Face à la « haine anti-flics », la colère et la peur des compagnes

Face à la "haine anti-flics", la colère et la peur des compagnes
Face à la « haine anti-flics », la colère et la peur des compagnes © AFP/Archives / Thomas Samson

« Ils n’ont pas signé pour se faire cramer », ni subir la « haine anti-flics », les locaux insalubres… : « en colère » les femmes de policiers et gendarmes veulent porter la voix de leurs « hommes », soumis au devoir de réserve.

Elles en ont « ras le bol » des images d’un CRS en flammes comme le 1er mai, d’une voiture de police qui brûle quai de Valmy à Paris en période de manifestations contre la loi travail.

Le jugement pour les neuf prévenus dans cette affaire, où deux policiers avaient été agressés, sera rendue mercredi. Elles l’attendent avec impatience, mais sans illusion.

Juliette (prénom modifié), 23 ans, femme d’un gendarme mobile, veut des peines « pour l’exemple ». « Sinon on sera beaucoup dans la rue », promet-elle.

Elles dénoncent « impunité », « justice laxiste » pour ceux qui « n’hésitent plus à balancer des cocktails Molotov » sur les policiers et gendarmes pendant qu’elles sont « à la maison », à regarder « un CRS qui crame à la télé ».

C’est l’affaire Théo, victime d’un viol présumé lors d’un interpellation violente à Aulnay-sous-Bois en février, qui pousse Aurélie Laroussie, femme de CRS, à lancer le mouvement « Femmes des forces de l’ordre en colère », qui compte aujourd’hui près de 11.000 membres sur un groupe privé Facebook.

Amère, elle se souvient de « l’absence de présomption d’innocence », « l’amalgame +tous les policiers sont des violeurs+ », et puis la déception et la colère de voir François Hollande « se ruer » au chevet « d’un délinquant » alors qu’il n’était pas allé à celui des policiers grièvement blessés par des cocktails Molotov dans leurs voitures à Viry-Châtillon.

L’attaque, en octobre 2016, avait déclenché une fronde inédite des policiers, « pas écoutés » par leur hiérarchie et les autorités selon leurs compagnes. « Il y a eu des mutations, des mises au placard. Alors que nous, ils ne peuvent pas nous faire taire », dit Aurélie Laroussie. En avril et en septembre, elles ont été près de 200 à manifester pour demander « un peu d’amour » pour les forces de l’ordre.

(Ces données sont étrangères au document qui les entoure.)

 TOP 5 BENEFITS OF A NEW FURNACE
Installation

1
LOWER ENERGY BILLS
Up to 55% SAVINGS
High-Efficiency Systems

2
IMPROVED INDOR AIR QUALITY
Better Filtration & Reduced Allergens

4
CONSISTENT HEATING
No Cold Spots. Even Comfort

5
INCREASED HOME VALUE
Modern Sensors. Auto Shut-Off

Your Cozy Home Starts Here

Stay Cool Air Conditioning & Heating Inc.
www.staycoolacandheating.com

Le temps des ovations après l’attentat de Charlie Hebdo est loin. « Policier, c’est devenu un gros mot », déplore Céline, 35 ans, pour qui le « respect de l’uniforme » a disparu, parfois même chez « des gamins de 13 ans ».

« Femme de flic » aujourd’hui, dit Karine, fille de gendarme qui a « vu la situation se dégrader », c’est retrouver le soir des compagnons « plus qu’usés » par les agressions et tensions quotidiennes, qui ont « du mal à sourire ».

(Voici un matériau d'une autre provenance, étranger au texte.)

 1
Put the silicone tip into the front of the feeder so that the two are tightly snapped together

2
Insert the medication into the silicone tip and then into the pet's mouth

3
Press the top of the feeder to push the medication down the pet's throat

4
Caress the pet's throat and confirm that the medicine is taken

Aurélie Laroussie parle de celles qui n’osent pas étendre de linge siglé « police » dans leurs jardins, des menaces sur les familles. « Mon mari est fils de CRS, il me dit +quand j’étais petit, j’étais fier de dire que mon papa était policier+ ». Aujourd’hui, elles sont nombreuses à demander à leurs enfants de dire simplement que leur père est fonctionnaire.

Reconnaissance posthume

Avec la multiplication des attaques jihadistes contre les forces de l’ordre comme à Magnanville ou sur les Champs-Elysées, il y a aussi « la peur qu’il ne rentre pas ce soir », dit Juliette.

« Leurs vies ne tiennent qu’à un fil et à côté de ça, aucune reconnaissance, sauf à titre posthume », s’énerve-t-elle.

Dans la caserne de Satory (Yvelines) où elle vit avec son mari et son fils, elle est « devenue parano »: « Il n’y a aucun contrôle, aucune sécurité ». Comme d’autres, elle a préféré mettre son fils dans le privé plutôt qu’à l’école de la caserne par crainte d’une attaque terroriste.

Ce sont aussi les conditions de travail que ces femmes veulent dénoncer. Les gilets pare-balles « périmés », les voitures délabrées, les rats dans des commissariats mal chauffés, le papier toilette qu’il faut amener de la maison, énumère Karine.

En découvrant son logement « datant de 1930, jamais mis aux normes », Juliette s’est « mise à pleurer ». « On nous dit qu’on a la chance d’avoir un logement de fonction, on préfèrerait payer pour un logement un peu plus salubre ».

Comme Juliette, elles sont beaucoup à espérer qu' »en parlant » les choses changeront. Mais aussi, dit-elle, en travaillant à convaincre la « nouvelle génération » de forces de l’ordre de s’exprimer, eux qui ont toujours appris « à subir » en silence.